Best-case results in terms of correctness can be easily achieved (guaranteed) by setting  $N_f = 1$ , causing however worst case CPU overhead. So, for optimum performance (in terms of energy usage) our aim should be to maximize  $N_f$ , satisfying the condition  $\Delta < T_{SINGLE\_EXEC}$ .



Fig. 13. The cyclic-like scheduling model for finding optimum  $N_{f}$  for milestone based strategy

As there are many power-ON intervals (with varying periods), we could find a common  $N_f$  that applies to all of them (given the voltage profile is somewhat regular and/or periodic).
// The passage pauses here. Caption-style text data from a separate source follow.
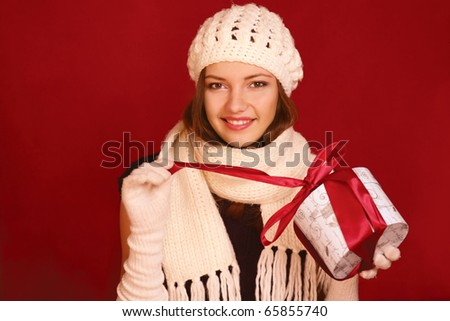 girl with gift on red - stock photo
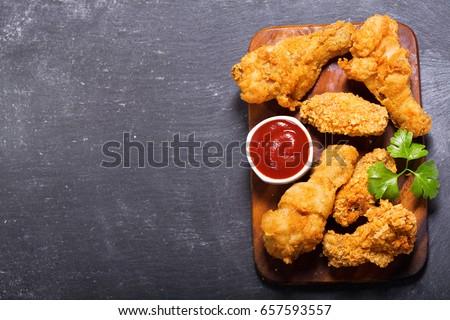 fried chicken on a dark background, top view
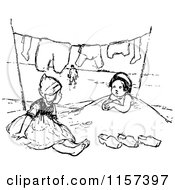 Clipart Of Retro Vintage Black And White Girls Playing In Sand Under Laundry On A Line Royalty Free Vector Illustration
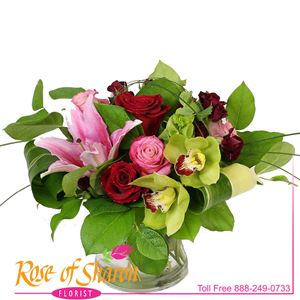 Delaney Bouquet is a collection of ruby and deep pink roses, garnet spray roses and soft pink, frangrant Oriental Lilies arranged in a short cylinder vase and finished with two striking Cymbidium Orchid blooms.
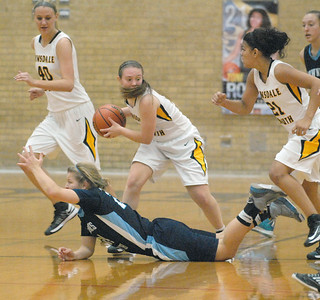 Hinsdale South's Mary Clare Ladd grabs a loose ball during the Hornets' game with Downers Grove South in Darien on Tuesday, Dec. 11, 2012. Staff photo by Bill Ackerman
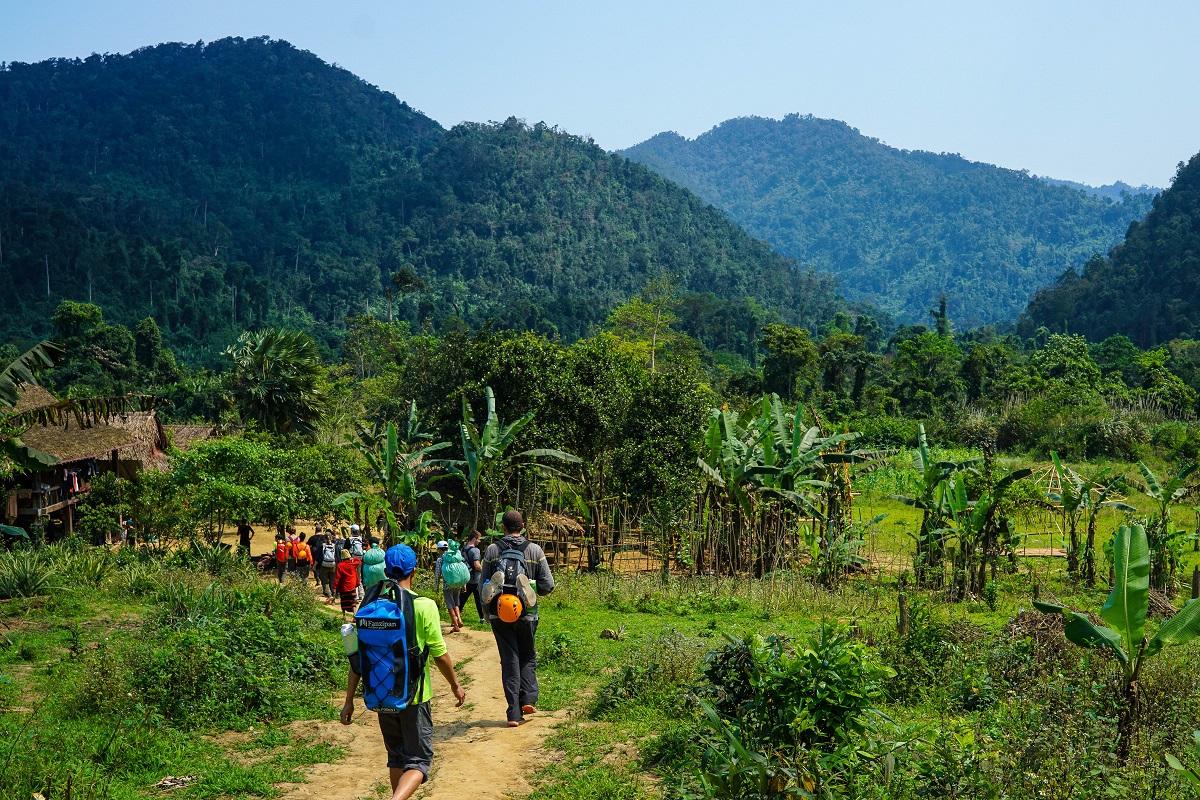 Hiking through the tiny village of Doong in central Vietnam's Phong Nha-Ke Bang National Park. Photo by Michael Tatarski for Mongabay.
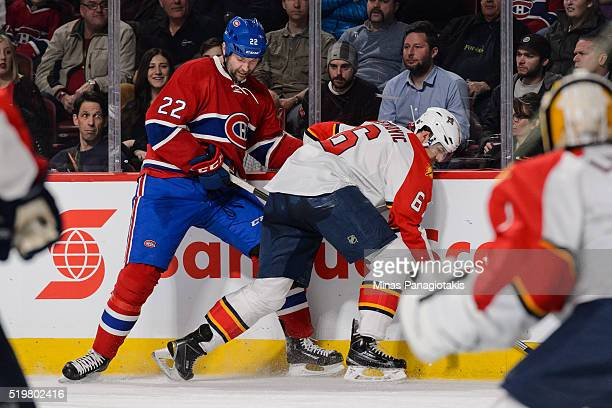 John Scott of the Montreal Canadiens battles against the boards with Alex Petrovic of the Florida Panthers during the NHL game at the Bell Centre on...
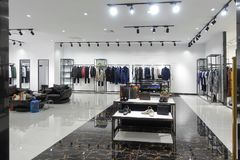 stock image of  clothing shop interior fashion store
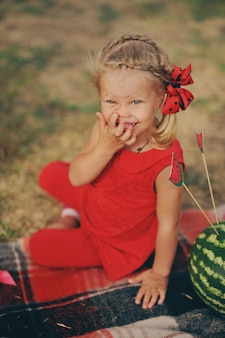 La bambina in vestito rosso si siede in un giardino e mangia le angurie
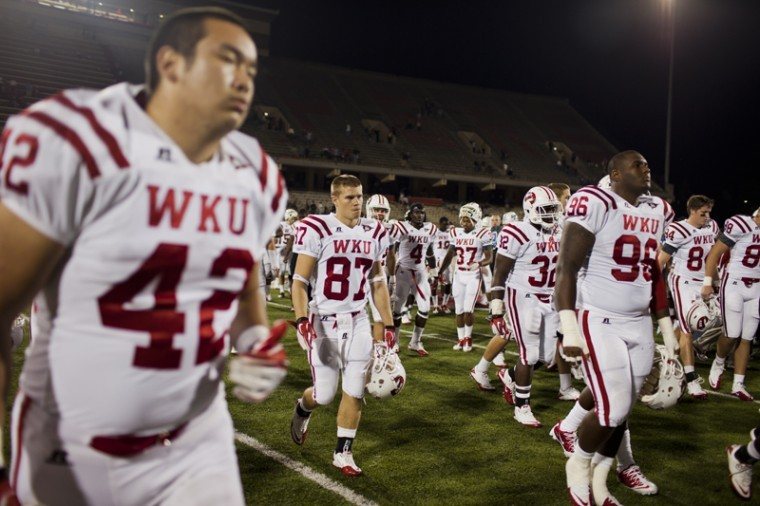 WKU players walk off the field after shaking hands with Indiana State players after their game on Saturday. WKU lost 44-16.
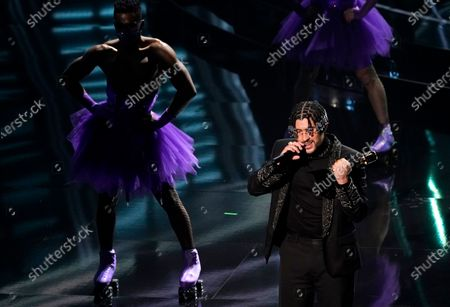 Bad Bunny accepts the award for top Latin artist at the Billboard Music Awards, at the Dolby Theatre in Los Angeles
This common  $N_f$  will ensure the latest state is saved into NV for all the terrains before reset. The idea is that we find the GCD (Greatest Common Divisor) of all the intervals  $I = (power_ON_interval) - \alpha$  and schedule our jobs (consisting of code iterations and NV saves) within each GCD (minor cycle) time-slot as show in Figure 13. This cyclicscheduling, like NV saves, requires code iterations to fit inside (fine grained programs) each minor cycle, and there might be a possibility for the unused time between code iterations and NV save in each minor cycle. A much less complex implementation with almost the same results can be achieved by periodic strategy with the period set as a minor cycle (when an interrupt arrives, preemption is possible in this case).

# C. CPU overhead

We have already discussed the impact of the different strategies in terms of CPU overhead. Nevertheless, when the threshold-based strategy is adopted, certain specific voltage trace shapes may have a large impact on performance, and that should be accounted for. One example is shown Figure 14, where the voltage level crosses the NV save threshold multiple times between power up and power down (i.e., within a  $\beta$  interval).
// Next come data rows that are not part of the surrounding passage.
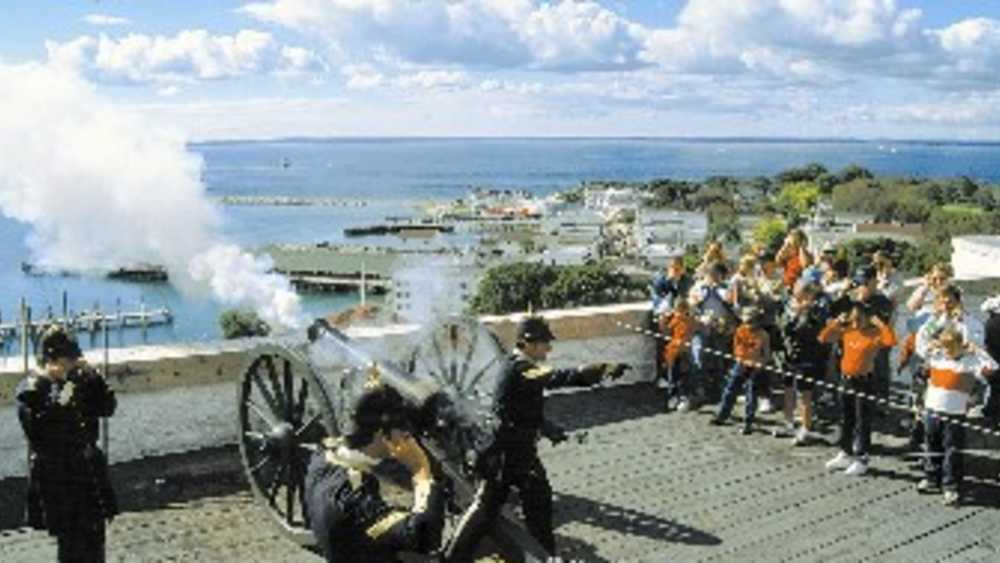 Cannon being fired at Fort Mackiac
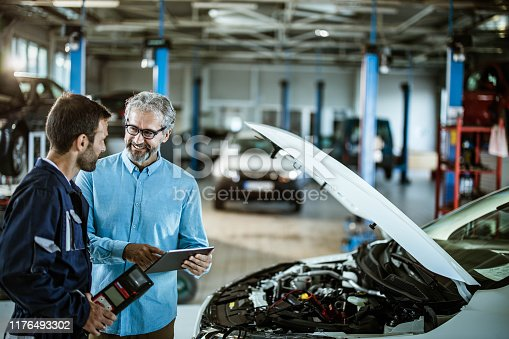 1137474295 istock photo Happy inspector using touchpad and talking to a mechanic in auto repair shop. 1176493302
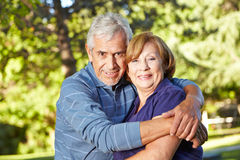 Happy senior couple embracing Stock Photos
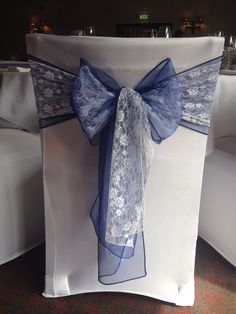 Navy blue. & white lace chair sash
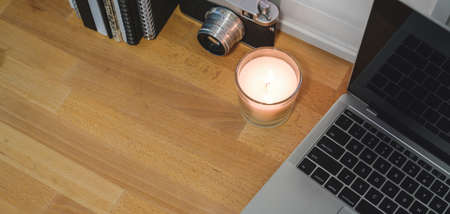 Cropped shot of comfortable office room with laptop computer, office supplies and candle on wooden table background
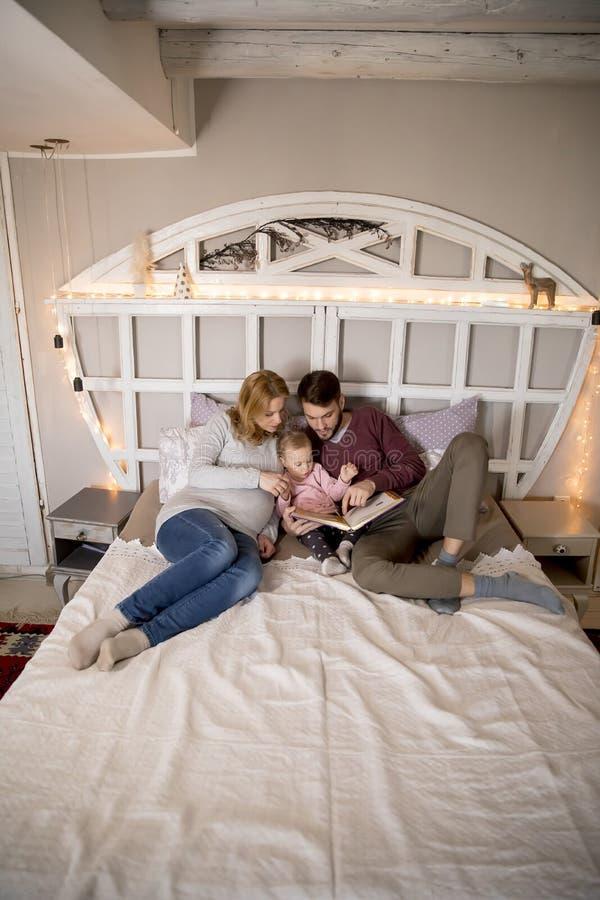 Νέο βιβλίο ανάγνωσης γονέων στο χαριτωμένο μικρό κορίτσι στο κρεβάτι στοκ εικόνα με δικαίωμα ελεύθερης χρήσης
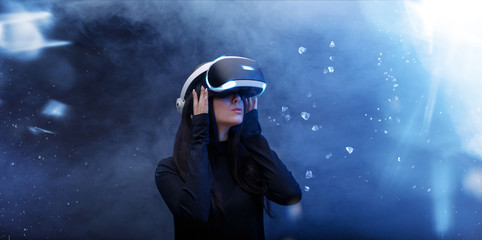 Wall Mural - Beautiful woman over blue magic light background. Girl in glasses of virtual reality. Augmented reality, game, hobby, future technology concept. VR.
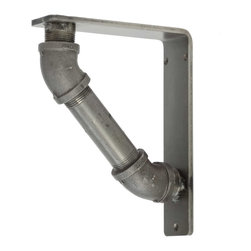 """Timeless Wrought Iron - Industrial Iron Corbel - 2"""" - 5x7 - Aged Pewter - The Industrial Iron Corbel is a decorative and functional iron bracket made from solid steel. This iron corbel measures 2"""" wide and is available in the following bracket sizes (Depth x Height x Width): 5 x 7 x 2; 6 x 8 x 2; 7 x 9 x 2; 8 x 10 x 2; 9 x 11 x 2; 10 x 12 x 2. Common uses for our Industrial Iron Corbels include granite & stone counter top supports, shelving brackets, fireplace mantel support and much more. You can choose from 4 finish options including Black; Aged Bronze; Aged Pewter; or Clear Coat (over raw metal). Want to paint this corbel yourself? Choose """"Raw Material"""" in the finish options drop-down and your corbels will arrive ready for you to paint (you will want to clean them of skin oils, dust & dirt before applying your own finish)."""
In this case, the threshold-based strategy introduces much higher CPU overhead. The worst case is achieved when the crossing frequency is approximately equal to  $T_{NV\_SAVE}$ , as the NV save would happen back-to-back. Even if the trace satisfies case I.a, we could go for periodic/milestone based strategies in case of frequent crossings.

Similarly, under the same trace, a periodic strategy with period close to  $T_{NV\_SAVE}$  would also result in maximum CPU overhead, as is also the case for a milestone-based strategy with  $N_f = 1$ .



Fig. 14. Multiple threshold crossing within a single terrain. (x-axis = time, y-axis= voltage)

# D. Development Guideline

When historic power traces are available, we present a guideline to set the optimal intermittent policy according to power-ON pulses as shown in Figure 15. A mixed strategy could be employed for various  $\delta$  seen across different period of time in a day.



Fig. 15. Power-ON pulses modeled for each individual cases.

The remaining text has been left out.